Thich Nhat Hanh teaches us that the first step in dealing with negative emotions is to recognize them. We should anticipate the tide by observing the feeling arising in us and acknowledging that at this moment we’re angry, sad, resentful, anxious. Seeing that we’re in the grip of a negative feeling is a powerful first step in the healing process.
The first step in dealing with feelings is to recognize each feeling as it arises. The agent that does this is mindfulness. In the case of fear, for example, you bring out your mindfulness, look at your fear, and recognize it as fear. You know that fear springs from yourself and that mindfulness also springs from yourself. They are both in you, not fighting, but one taking care of the other.
Once we see the tide of negative emotions, the next step is not to turn away from it, but face it directly. We might be frightened at first. The habitual response is either to let the feeling control us or try to suppress it. Both are harmful to our well-being. When we muster the courage to face the feeling directly, we’ll realize that it’s only the feeling. It’s not who we are in our essence.
It is best not to say, “Go away, Fear. I don’t like you. You are not me.” It is much more effective to say, “Hello, Fear. How are you today?” Then you can invite the two aspects of yourself, mindfulness and fear, to shake hands as friends and become one. Doing this may seem frightening, but because you know that you are more than just your fear, you need not be afraid. As long as mindfulness is there, it can chaperone your fear. … Although your mindfulness may not be very powerful in the beginning, if you nourish it, it will become stronger.

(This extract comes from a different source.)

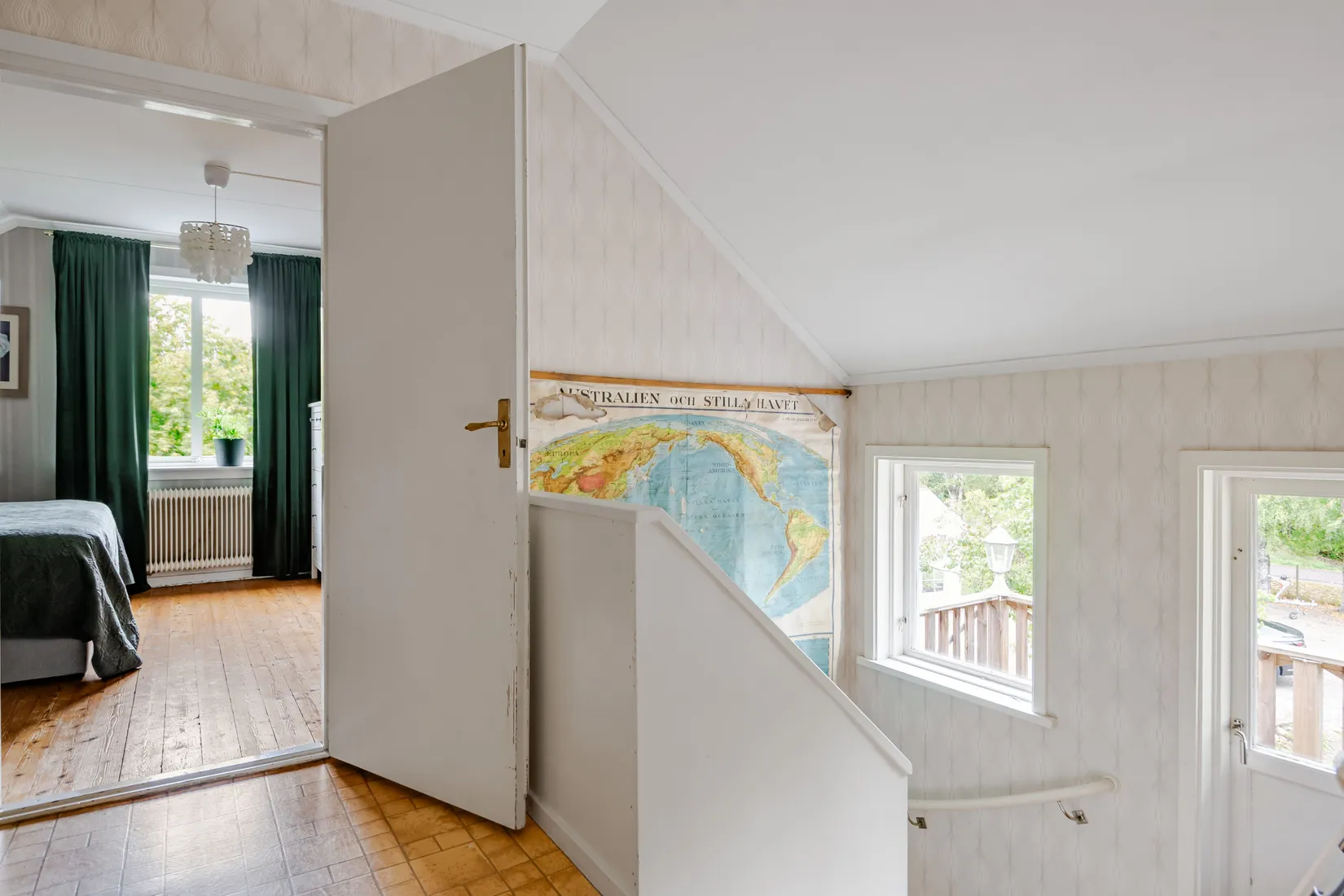 Villa, Sångenvägen 106, Idkerberget, Borlänge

Once we’ve merged with the feeling, be comfortable with it. Don’t let resistance take over and break the healing chain. This is a perfect opportunity to practice mindful breathing. As we breathe in and out, we calm our minds and bodies. We may also notice our feelings taking refuge in the body and manifesting as tension in the chest, pounding sensation in the head, clenching fists, and so on. As we notice this tension, we gently calm it with the power of awareness.
You calm your feeling just by being with it, like a mother tenderly holding her crying baby. Feeling his mother’s tenderness, the baby will calm down and stop crying. The mother is your mindfulness, born from the depth of your consciousness, and it will tend the feeling of pain. A mother holding her baby is one with her baby.

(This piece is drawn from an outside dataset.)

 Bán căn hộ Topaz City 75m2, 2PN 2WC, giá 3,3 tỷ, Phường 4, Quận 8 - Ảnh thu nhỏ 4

Now that we’re concentrated, calm, and able to see our negative feeling, it’s time to let them go. But how exactly can we do that? This step might be difficult if we haven’t been practicing meditation for a long time or just started our journey. When we let the feeling be, we let it go. There is no resistance in us, only clear seeing, understanding, and even compassion for ourselves and our feelings.

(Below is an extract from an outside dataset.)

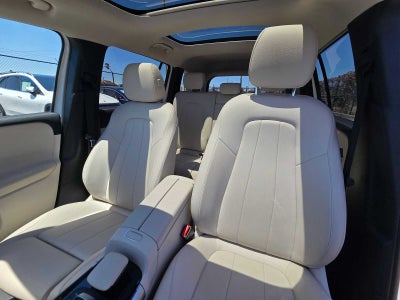 2023 Mercedes-Benz GLB 250 4MATIC® SUV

You feel at ease, even in the midst of fear, and you know that your fear will not grow into something that will overwhelm you. When you know that you are capable of taking care of your fear, it is already reduced to the minimum, becoming softer and not so unpleasant.
By letting negative feelings be and releasing them, we gain the ability to look deeply into what caused them. We will discover that the root of negative feelings and unhappiness lies in our perceptions and certain beliefs that are deeply rooted in our subconsciousness. We need to ask why are we holding on to those beliefs and perceptions. Do we really need to control everything? The answer will reveal itself to us once we’re ready.
This is a process similar to psychotherapy. Together with the patient, a therapist looks at the nature of the pain. Often, the therapist can uncover causes of suffering that stem from the way the patient looks at things, the beliefs he holds about himself, his culture, and the world. … The same is true when we use mindfulness to transform our feelings. After recognizing the feeling, becoming one with it, calming it down, and releasing it, we can look deeply into its causes, which are often based on inaccurate perceptions. As soon as we understand the causes and nature of our feelings, they begin to transform themselves.
Applying This Process in Our Daily Life
Now that we know all the steps for dealing with negative feelings we can start practicing them in our day-to-day life. Whenever we confront a difficult situation, we need to remember to see the feeling, become one with it, calm, release and see clearly what caused it. It will be difficult at first but we shouldn’t be discouraged and keep practicing daily.